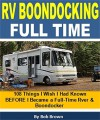 RV Boondocking Full Time: 108 Things I Wish I Had Known BEFORE I Became a Full-Time RVer & Boondocker - Bob Brown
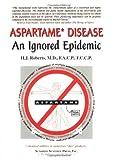 Aspartame Disease: An Ignored Epidemic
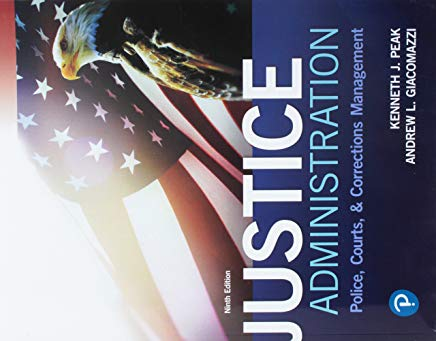 Justice Administration: Police, Courts, and Corrections Management (9th Edition) (What's New in Criminal Justice) Cover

##############################

Since only the text is needed, retype the data above exactly and omit the pictures.

— TASK SOLUTION —
 RV Boondocking Full Time: 108 Things I Wish I Had Known BEFORE I Became a Full-Time RVer & Boondocker - Bob Brown
 Aspartame Disease: An Ignored Epidemic
 Justice Administration: Police, Courts, and Corrections Management (9th Edition) (What's New in Criminal Justice) Cover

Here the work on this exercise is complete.